By Joseph Galante
Sept. 5 (Bloomberg) -- Robert Giroux, a partner at publishing house Farrar, Straus & Giroux, died today at an independent-living facility in Tinton Falls, New Jersey, the New York Times said, citing his niece Kathleen Mulvehill. He was 94.
As a publisher and editor, Giroux nurtured and introduced some of the most famous authors of the 20th century, including T.S. Eliot, George Orwell, Flannery O'Connor, Walker Percy, Robert Lowell, Katherine Anne Porter and Virginia Woolf, the Times reported.
Giroux was Eliot's American editor and published the U.S. edition of Orwell's ``1984,'' the Times said. He also edited Carl Sandburg and Elizabeth Bishop and persuaded William Saroyan to turn ``The Human Comedy'' into a novel from a film script, which became a hit, the Times said.
He also had two major books slip through his hands, the newspaper said. Jack Kerouac stormed out of Giroux's office when he wouldn't agree to publish ``On the Road'' without making any changes.

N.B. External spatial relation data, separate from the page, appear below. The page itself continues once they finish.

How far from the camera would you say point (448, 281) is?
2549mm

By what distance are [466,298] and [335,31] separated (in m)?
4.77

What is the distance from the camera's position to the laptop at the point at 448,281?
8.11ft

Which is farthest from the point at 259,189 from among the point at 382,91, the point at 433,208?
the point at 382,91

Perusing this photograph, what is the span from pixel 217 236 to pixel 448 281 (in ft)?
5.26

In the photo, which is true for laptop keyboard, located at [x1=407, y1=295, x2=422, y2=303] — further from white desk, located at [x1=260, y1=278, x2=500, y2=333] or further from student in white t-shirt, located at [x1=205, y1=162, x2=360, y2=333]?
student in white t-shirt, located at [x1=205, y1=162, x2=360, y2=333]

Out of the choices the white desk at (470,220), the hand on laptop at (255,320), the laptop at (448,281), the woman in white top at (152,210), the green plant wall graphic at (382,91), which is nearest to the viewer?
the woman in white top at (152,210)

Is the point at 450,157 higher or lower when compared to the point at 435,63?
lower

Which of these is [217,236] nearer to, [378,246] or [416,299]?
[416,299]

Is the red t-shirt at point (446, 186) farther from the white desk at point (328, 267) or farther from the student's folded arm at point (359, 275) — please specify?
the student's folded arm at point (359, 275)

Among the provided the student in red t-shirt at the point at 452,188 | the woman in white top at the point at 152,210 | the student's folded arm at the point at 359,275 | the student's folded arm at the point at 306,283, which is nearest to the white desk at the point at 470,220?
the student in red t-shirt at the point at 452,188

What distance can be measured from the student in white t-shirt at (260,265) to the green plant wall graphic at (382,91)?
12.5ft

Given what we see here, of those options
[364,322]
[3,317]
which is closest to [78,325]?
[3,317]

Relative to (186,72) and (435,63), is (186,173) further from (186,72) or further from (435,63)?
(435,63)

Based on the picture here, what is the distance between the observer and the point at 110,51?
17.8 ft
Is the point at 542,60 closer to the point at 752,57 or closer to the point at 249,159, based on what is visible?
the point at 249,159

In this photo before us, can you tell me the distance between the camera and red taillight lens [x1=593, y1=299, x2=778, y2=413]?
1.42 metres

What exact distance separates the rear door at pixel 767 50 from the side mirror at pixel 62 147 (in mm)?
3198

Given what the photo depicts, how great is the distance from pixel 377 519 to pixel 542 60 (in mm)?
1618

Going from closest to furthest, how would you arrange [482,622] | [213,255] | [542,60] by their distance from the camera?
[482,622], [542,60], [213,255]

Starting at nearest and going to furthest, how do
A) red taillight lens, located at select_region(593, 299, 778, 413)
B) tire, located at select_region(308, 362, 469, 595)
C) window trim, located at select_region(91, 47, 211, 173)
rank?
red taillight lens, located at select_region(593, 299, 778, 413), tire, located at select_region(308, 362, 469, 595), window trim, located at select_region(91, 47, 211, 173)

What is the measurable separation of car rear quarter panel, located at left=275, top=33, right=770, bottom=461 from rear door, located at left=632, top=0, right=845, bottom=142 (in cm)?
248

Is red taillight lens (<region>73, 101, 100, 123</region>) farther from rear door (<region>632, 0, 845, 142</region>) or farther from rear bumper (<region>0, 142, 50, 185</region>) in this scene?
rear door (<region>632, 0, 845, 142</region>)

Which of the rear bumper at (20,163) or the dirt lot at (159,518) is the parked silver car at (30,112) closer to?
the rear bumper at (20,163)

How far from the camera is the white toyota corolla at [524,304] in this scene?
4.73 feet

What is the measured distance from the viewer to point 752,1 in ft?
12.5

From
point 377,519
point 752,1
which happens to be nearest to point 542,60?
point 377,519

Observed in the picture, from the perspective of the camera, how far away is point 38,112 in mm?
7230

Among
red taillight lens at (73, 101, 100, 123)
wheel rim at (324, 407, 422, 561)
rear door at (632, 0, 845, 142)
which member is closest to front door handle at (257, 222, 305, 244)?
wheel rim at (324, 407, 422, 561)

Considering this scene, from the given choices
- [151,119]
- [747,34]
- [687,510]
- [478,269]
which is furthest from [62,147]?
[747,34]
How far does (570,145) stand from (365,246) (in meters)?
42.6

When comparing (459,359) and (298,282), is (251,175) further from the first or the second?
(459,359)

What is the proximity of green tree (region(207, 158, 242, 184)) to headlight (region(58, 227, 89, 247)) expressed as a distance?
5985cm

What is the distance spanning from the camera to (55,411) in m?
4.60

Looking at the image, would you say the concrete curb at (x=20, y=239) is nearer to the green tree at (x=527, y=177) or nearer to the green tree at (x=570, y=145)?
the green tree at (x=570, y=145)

When Harcourt, Brace & Co. refused to print J.D. Salinger's ``The Catcher in the Rye,'' which Giroux had been working on, Giroux left to join New York-based Farrar, Straus & Co. in 1955 as editor in chief, the newspaper said. By 1964, he was made partner, according to the Times.
Giroux was born the youngest of five children in 1914 and dropped out of Regis High School in Manhattan to take a job with The Jersey Journal, the newspaper said. He graduated from Columbia University in 1936 and joined the Navy during World War II, where he rose to the rank of lieutenant commander, the Times said.
He is survived by Mulvehill and two other nieces, the Times said.